Sediment samples including the organisms living in them being dredged from the seabed by researchers. © P. G. Albano

The year 1869 saw the solemn inauguration of the Suez Canal between the Red Sea and the Mediterranean. In those days, no one took an interest in the effects of this major construction feat on marine fauna and flora. From the 1960s onwards, however, biologists noticed that an increasing number of tropical species were migrating into the Mediterranean through the artificial passage or were being introduced with ballast water: “We know when it started, but we know hardly anything about the dynamics of the process, since the historical development of the ecosystem and its species composition were not observed,” says Paolo G. Albano, a marine biologist and the principal investigator of a project funded by the Austrian Science Fund FWF, when describing the starting point of the project. Palaeontological methods were designed to close this one-hundred-year gap in knowledge – specifically by evaluating mollusc shells and their stratification.
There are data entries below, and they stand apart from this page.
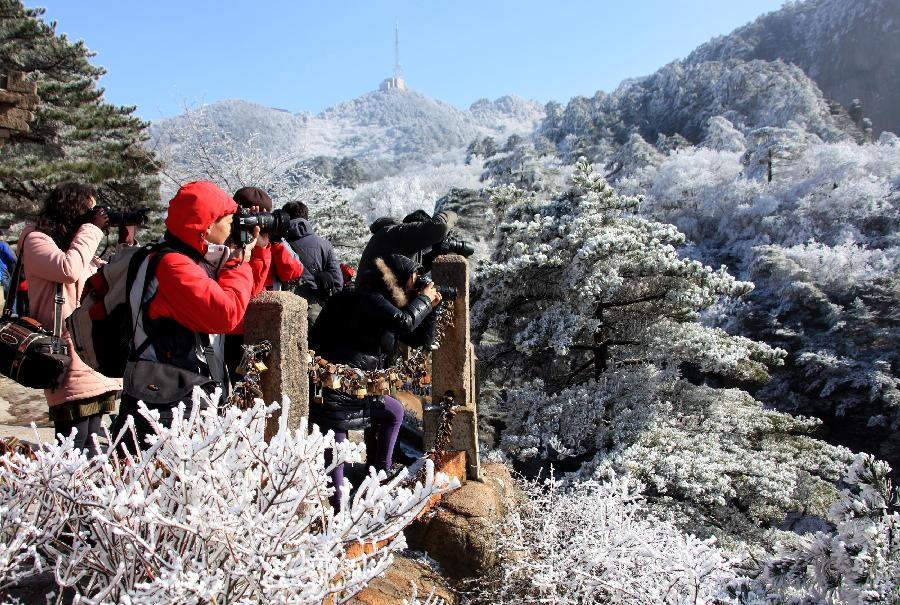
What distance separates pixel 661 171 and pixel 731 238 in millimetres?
8176

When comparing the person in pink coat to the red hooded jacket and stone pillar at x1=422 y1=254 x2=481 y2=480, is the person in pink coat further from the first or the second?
stone pillar at x1=422 y1=254 x2=481 y2=480

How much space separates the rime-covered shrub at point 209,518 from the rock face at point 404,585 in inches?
45.5

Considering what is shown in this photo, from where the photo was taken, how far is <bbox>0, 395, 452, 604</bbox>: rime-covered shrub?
1.28m

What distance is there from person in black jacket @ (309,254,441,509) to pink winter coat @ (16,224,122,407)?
959mm

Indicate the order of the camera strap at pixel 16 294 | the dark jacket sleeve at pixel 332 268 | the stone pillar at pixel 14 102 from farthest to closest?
the stone pillar at pixel 14 102, the dark jacket sleeve at pixel 332 268, the camera strap at pixel 16 294

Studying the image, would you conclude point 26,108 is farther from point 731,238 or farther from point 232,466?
point 731,238

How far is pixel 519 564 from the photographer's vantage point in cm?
315

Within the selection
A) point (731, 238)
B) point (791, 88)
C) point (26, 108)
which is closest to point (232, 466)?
→ point (26, 108)

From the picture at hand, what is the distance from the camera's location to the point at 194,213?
2080 millimetres

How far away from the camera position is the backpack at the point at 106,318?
214 cm

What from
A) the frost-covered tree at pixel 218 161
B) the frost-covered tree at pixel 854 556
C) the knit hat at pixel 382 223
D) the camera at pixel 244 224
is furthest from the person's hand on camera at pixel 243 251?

The first field trip to the south-eastern Mediterranean did not reveal a gradual development, but a veritable collapse of Mediterranean species. The researchers analysed samples from the sediment, i.e. the seabed, as well as the living organisms above it to obtain an up-to-date picture of biodiversity. Around 80 percent of the molluscs that were still common in the Mediterranean 200 years ago could now only be detected in the sediment. Organisms found to be living above the sediment were almost exclusively tropical immigrants. As Albano notes: “We wanted to gain a better understanding of what triggered the massive decline of Mediterranean species and whether the tropical newcomers were perhaps the drivers of this development.”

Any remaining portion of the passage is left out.